Cruzar os braços também é movimento, por Ricardo Cappelli

Na guerra, todos os movimentos devem ser medidos. Cruzar os braços também pode ser um deles.

Reprodução – Para os Curiosos

Cruzar os braços também é movimento

por Ricardo Cappelli

O Capitão nunca foi o candidato da “Aliança do Coliseu”, coalizão liderada pela Globo com setores antinacionais da burocracia estatal com o objetivo destruir a política e qualquer cheiro de projeto nacional de desenvolvimento.

O presidente foi um surfista da onda levantada pela Aliança. Quanto mais a “República de Curitiba” e o JN detonavam a política, mais o “outsider” fortalecia seu posicionamento de candidato anti-establishment pela direita.

Eleito, foi útil para o presidente colocar como seu auxiliar uma pessoa que gozava de prestígio popular superior ao seu. Para Moro, o ministério era a ponte para o STF ou mesmo para a sucessão.

A Aliança seguiu unida. Toda vez que o ministro se via em apuros, surgia uma entrevista especial no Fantástico para defendê-lo.

Registros de raciocínio espacial:
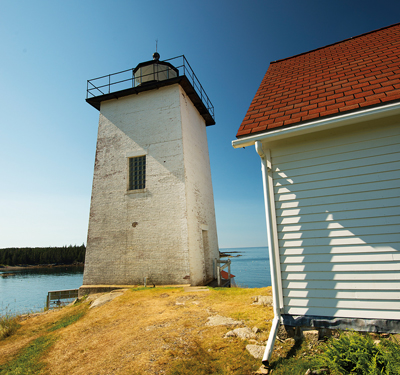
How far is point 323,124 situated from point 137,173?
8.35m

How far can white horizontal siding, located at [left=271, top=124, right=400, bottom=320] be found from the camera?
3336 mm

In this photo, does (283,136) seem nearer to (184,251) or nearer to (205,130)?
(184,251)

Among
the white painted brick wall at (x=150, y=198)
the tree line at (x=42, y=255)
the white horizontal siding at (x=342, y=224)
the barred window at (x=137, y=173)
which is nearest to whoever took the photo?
the white horizontal siding at (x=342, y=224)

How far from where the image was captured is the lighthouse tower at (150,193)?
930cm

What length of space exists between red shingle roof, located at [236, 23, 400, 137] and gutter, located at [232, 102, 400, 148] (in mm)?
102

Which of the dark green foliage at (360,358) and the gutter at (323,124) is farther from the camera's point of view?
the gutter at (323,124)

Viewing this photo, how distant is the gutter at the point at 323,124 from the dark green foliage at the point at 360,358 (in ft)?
9.53

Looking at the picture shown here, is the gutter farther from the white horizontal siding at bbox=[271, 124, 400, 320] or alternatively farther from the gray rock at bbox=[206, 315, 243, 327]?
the gray rock at bbox=[206, 315, 243, 327]

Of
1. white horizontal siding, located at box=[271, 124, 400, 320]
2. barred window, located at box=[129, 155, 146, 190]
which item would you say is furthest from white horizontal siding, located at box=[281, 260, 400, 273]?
barred window, located at box=[129, 155, 146, 190]

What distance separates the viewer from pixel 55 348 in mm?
4625

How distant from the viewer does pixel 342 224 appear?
3.60 m

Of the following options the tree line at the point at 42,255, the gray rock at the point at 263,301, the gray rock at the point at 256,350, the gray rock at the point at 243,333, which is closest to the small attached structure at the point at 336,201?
the gray rock at the point at 256,350

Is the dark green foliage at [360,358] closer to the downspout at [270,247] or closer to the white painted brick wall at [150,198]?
the downspout at [270,247]

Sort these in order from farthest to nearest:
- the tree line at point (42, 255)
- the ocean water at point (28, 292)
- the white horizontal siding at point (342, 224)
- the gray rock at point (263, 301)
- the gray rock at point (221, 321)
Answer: the tree line at point (42, 255) → the ocean water at point (28, 292) → the gray rock at point (263, 301) → the gray rock at point (221, 321) → the white horizontal siding at point (342, 224)
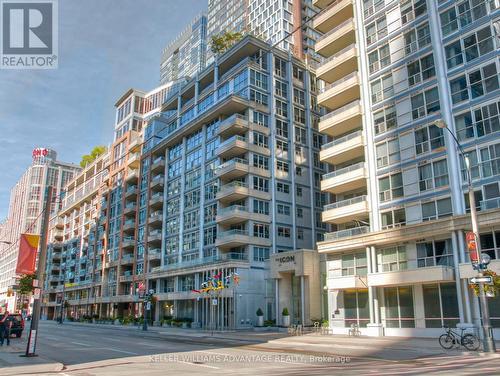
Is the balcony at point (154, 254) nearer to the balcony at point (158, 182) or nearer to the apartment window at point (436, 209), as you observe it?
the balcony at point (158, 182)

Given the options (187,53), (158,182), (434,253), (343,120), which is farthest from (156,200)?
(187,53)

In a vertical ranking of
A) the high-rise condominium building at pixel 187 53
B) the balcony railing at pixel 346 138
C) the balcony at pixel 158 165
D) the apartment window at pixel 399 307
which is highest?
the high-rise condominium building at pixel 187 53

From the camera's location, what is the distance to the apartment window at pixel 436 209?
110 feet

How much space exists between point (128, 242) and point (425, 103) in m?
56.2

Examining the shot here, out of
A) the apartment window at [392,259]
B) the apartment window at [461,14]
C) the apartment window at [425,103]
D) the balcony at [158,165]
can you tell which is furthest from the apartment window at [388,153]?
the balcony at [158,165]

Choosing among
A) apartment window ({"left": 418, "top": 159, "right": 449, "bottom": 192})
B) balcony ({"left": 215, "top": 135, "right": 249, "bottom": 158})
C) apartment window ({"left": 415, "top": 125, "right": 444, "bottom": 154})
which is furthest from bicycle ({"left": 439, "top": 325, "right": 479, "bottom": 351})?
balcony ({"left": 215, "top": 135, "right": 249, "bottom": 158})

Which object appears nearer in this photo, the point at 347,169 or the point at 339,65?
the point at 347,169

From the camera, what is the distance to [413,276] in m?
32.9

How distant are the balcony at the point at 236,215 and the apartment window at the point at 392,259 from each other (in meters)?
19.6

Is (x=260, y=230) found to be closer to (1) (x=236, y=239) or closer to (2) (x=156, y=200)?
(1) (x=236, y=239)

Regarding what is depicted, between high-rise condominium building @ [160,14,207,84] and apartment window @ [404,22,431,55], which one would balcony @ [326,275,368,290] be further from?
high-rise condominium building @ [160,14,207,84]

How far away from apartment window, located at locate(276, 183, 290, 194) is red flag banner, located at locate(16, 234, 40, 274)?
131 feet

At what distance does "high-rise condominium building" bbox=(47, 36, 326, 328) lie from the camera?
51.2 metres

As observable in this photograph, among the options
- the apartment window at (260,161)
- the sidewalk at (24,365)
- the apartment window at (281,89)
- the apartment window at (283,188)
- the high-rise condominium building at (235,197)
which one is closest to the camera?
the sidewalk at (24,365)
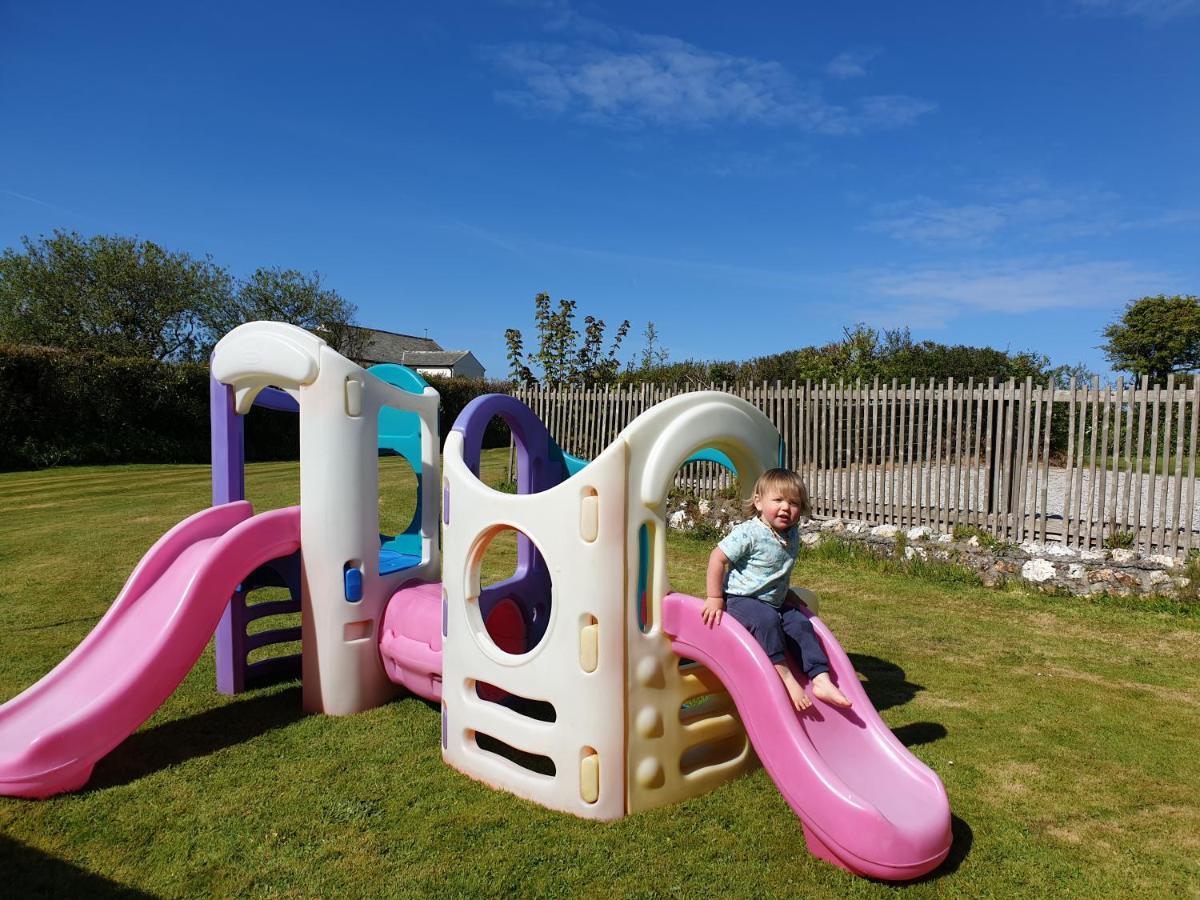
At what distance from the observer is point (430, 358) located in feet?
239

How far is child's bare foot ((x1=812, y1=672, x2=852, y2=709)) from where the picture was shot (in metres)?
3.30

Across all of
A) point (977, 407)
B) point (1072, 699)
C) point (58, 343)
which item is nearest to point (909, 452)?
point (977, 407)

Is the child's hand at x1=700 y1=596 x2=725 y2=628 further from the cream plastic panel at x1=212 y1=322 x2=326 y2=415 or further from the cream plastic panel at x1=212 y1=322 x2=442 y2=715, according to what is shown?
the cream plastic panel at x1=212 y1=322 x2=326 y2=415

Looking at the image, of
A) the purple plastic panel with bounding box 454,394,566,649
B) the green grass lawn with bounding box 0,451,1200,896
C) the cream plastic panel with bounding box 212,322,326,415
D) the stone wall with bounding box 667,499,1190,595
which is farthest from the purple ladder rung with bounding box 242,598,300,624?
the stone wall with bounding box 667,499,1190,595

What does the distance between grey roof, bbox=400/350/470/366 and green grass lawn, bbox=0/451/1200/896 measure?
66.9m

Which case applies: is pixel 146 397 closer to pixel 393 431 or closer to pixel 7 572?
pixel 7 572

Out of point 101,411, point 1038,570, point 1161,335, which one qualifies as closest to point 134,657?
point 1038,570

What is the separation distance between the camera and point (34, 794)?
3.67 m

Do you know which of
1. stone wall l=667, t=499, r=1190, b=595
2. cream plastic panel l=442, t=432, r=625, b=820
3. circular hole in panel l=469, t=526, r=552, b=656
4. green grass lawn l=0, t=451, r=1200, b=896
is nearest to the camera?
green grass lawn l=0, t=451, r=1200, b=896

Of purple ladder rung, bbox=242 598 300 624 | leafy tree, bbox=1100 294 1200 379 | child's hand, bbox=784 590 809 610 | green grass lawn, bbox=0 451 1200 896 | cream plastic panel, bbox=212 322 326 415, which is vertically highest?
leafy tree, bbox=1100 294 1200 379

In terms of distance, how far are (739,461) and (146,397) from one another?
19919mm

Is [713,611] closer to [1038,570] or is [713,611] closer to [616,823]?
[616,823]

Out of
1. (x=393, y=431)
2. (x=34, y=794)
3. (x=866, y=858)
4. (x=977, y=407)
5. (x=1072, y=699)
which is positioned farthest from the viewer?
(x=977, y=407)

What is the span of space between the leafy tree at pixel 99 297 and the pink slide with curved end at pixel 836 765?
4166cm
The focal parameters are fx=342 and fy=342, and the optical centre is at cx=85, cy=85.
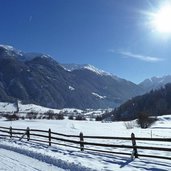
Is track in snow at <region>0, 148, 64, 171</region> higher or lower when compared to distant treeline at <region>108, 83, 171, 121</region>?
lower

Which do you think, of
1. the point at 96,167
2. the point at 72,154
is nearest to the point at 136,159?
the point at 96,167

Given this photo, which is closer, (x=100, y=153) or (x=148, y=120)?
(x=100, y=153)

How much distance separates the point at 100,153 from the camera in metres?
21.3

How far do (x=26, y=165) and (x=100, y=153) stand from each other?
5056 mm

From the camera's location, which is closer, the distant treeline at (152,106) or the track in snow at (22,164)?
the track in snow at (22,164)

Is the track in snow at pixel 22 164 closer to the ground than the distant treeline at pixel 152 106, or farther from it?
closer to the ground

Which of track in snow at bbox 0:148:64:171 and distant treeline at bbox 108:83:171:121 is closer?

- DETALHES DA TAREFA
Troque "presidente" por "mandatário" no trecho do texto que começa em "O presidente foi" e segue até "para a sucessão.", e escreva esse trecho de novo. As linhas são um material à parte, sem relação com o texto.

- RESPOSTA CORRETA
O mandatário foi um surfista da onda levantada pela Aliança. Quanto mais a “República de Curitiba” e o JN detonavam a política, mais o “outsider” fortalecia seu posicionamento de candidato anti-establishment pela direita.

Eleito, foi útil para o mandatário colocar como seu auxiliar uma pessoa que gozava de prestígio popular superior ao seu. Para Moro, o ministério era a ponte para o STF ou mesmo para a sucessão.